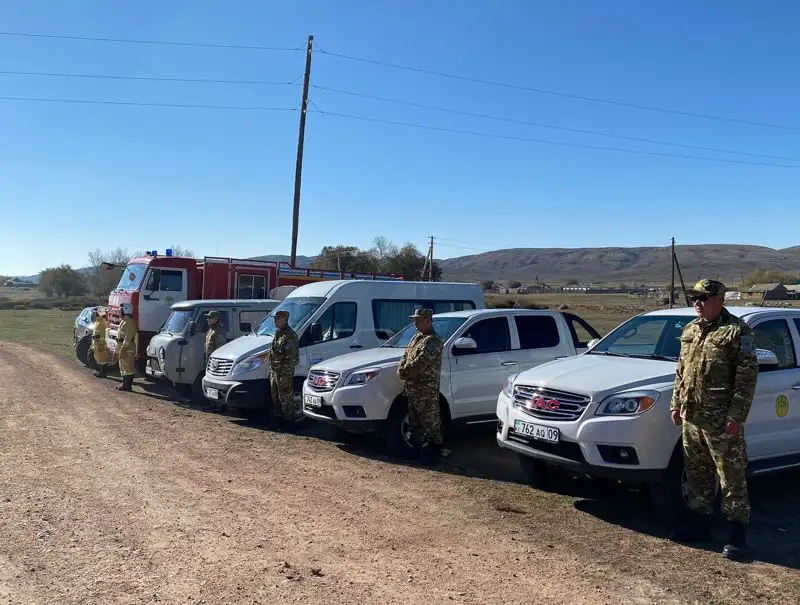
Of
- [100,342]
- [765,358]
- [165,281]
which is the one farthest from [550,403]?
[100,342]

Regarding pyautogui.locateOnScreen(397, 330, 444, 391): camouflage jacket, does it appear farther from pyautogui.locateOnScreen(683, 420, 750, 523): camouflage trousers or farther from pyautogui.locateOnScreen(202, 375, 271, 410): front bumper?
pyautogui.locateOnScreen(202, 375, 271, 410): front bumper

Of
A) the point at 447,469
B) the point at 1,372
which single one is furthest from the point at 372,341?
the point at 1,372

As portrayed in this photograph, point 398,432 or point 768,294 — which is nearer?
point 398,432

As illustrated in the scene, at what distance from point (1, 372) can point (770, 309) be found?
56.6 feet

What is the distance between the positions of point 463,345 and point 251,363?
149 inches

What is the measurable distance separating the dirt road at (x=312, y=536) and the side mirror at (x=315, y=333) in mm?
2424

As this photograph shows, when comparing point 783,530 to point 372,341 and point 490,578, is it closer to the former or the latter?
point 490,578

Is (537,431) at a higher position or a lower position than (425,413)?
higher

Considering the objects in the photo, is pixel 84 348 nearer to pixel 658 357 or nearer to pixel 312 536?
pixel 312 536

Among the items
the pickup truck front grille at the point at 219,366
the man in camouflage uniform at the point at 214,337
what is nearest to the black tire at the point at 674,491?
the pickup truck front grille at the point at 219,366

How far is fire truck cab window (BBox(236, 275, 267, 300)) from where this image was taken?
17.6m

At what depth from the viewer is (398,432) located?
343 inches

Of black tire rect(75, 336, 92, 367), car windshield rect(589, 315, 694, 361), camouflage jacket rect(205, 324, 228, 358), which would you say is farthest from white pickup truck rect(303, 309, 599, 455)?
black tire rect(75, 336, 92, 367)

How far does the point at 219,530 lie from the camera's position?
5738 mm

══════

→ WHAT YOU HAVE TO DO:
Can you return, word for word, the lines above starting at the one containing "How far is fire" and ending at the last line of the records?

→ ANSWER TO THE EXERCISE:
How far is fire truck cab window (BBox(236, 275, 267, 300)) from where this image was taken?
17.6m

At what depth from the viewer is (398,432) located?
343 inches

Of black tire rect(75, 336, 92, 367), car windshield rect(589, 315, 694, 361), camouflage jacket rect(205, 324, 228, 358), which would you say is farthest from white pickup truck rect(303, 309, 599, 455)?
black tire rect(75, 336, 92, 367)

How far does the point at 219,530 lie from the camera's position?
5738 mm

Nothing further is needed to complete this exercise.